SELECTION:
* * * *

Largely self-produced, with assists from Langellotti, keys wiz Matthew Juggenheimer, and longtime Violators boardsman Rob Schnapf, the album sees Vile returning to his home-recording roots while also coming into his own as a producer, using time-tested and world-worn tools to fill the album with more warmth and bonhomie than you can fit into the back of a touring band’s van. Prior to that, most of the songs originated as riffs or melodies Vile laid down using whatever gear happened to be handy — Zoom recorders, loop machines, even just his phone — the results of a no-rules philosophy that guided him as he composed. “It doesn’t matter what it’s recorded on,” he says. “You’re just capturing the feeling.”

* * * *

[Lines from a data collection]

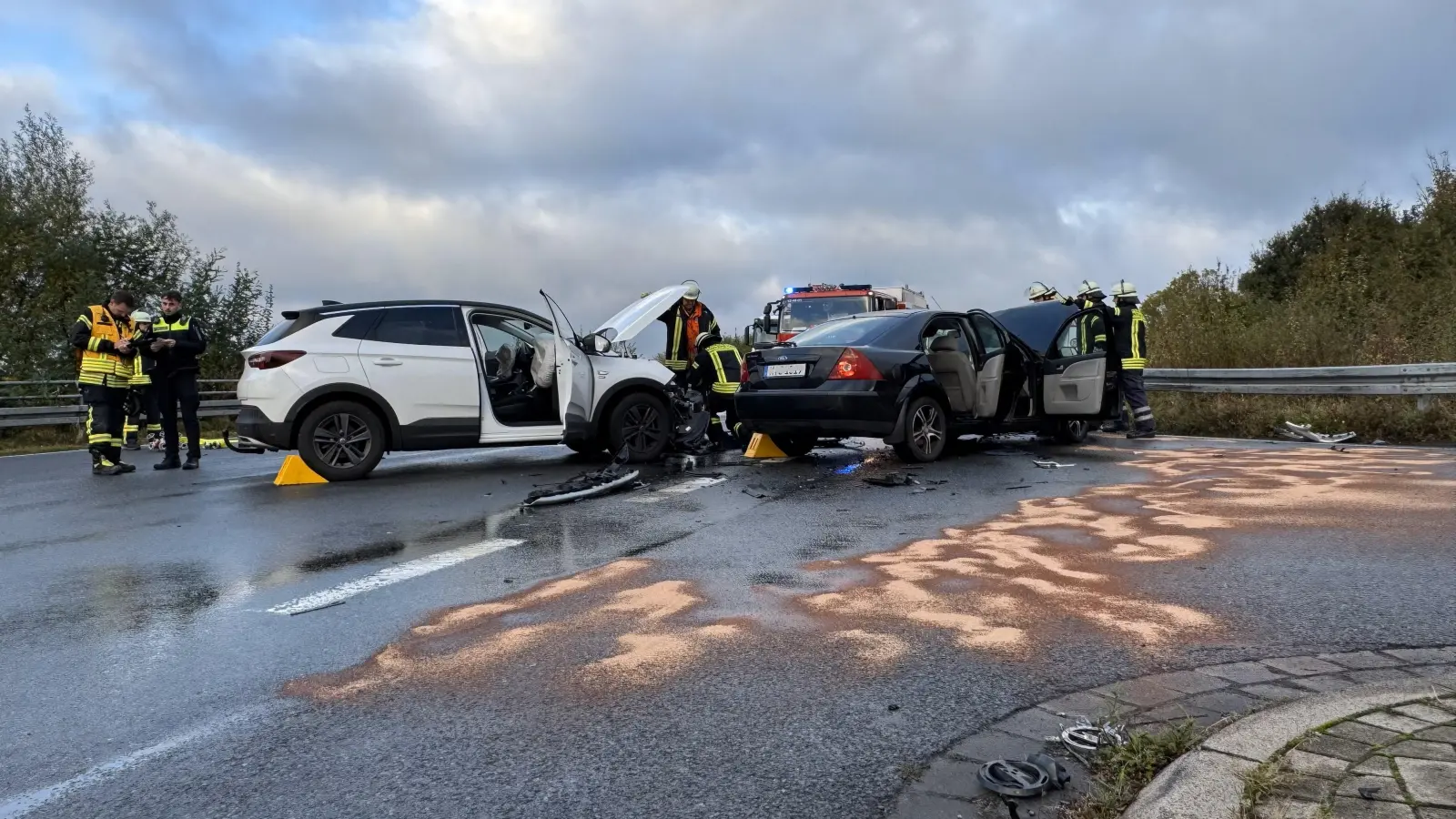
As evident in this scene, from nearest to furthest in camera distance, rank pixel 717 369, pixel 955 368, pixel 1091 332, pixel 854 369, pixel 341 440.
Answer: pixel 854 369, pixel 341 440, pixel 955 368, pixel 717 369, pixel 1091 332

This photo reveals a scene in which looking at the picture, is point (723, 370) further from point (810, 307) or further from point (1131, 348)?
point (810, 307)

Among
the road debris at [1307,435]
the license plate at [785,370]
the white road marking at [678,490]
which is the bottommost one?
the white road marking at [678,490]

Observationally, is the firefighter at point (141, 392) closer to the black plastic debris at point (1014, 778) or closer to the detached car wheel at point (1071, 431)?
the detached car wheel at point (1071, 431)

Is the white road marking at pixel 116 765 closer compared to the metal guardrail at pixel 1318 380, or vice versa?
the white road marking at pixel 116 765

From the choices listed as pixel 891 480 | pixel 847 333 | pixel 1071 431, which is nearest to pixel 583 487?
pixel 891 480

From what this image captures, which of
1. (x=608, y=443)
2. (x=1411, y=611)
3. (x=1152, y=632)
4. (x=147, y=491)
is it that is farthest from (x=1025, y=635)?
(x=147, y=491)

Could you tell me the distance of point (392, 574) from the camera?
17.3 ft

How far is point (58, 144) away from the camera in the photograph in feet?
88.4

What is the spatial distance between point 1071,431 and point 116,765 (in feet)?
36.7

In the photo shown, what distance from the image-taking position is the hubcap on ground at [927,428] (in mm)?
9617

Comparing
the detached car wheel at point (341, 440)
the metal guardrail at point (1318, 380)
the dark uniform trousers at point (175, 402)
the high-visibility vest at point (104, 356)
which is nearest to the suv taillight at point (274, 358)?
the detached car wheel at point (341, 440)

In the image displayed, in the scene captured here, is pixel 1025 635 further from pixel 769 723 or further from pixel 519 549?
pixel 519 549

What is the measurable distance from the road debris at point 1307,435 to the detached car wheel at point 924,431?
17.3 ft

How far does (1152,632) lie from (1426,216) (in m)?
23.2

* * * *

Retype the whole passage about Vile's self-produced album, word for word. None of these lines are needed for the task.

RESULT OF THE EXERCISE:
Largely self-produced, with assists from Langellotti, keys wiz Matthew Juggenheimer, and longtime Violators boardsman Rob Schnapf, the album sees Vile returning to his home-recording roots while also coming into his own as a producer, using time-tested and world-worn tools to fill the album with more warmth and bonhomie than you can fit into the back of a touring band’s van. Prior to that, most of the songs originated as riffs or melodies Vile laid down using whatever gear happened to be handy — Zoom recorders, loop machines, even just his phone — the results of a no-rules philosophy that guided him as he composed. “It doesn’t matter what it’s recorded on,” he says. “You’re just capturing the feeling.”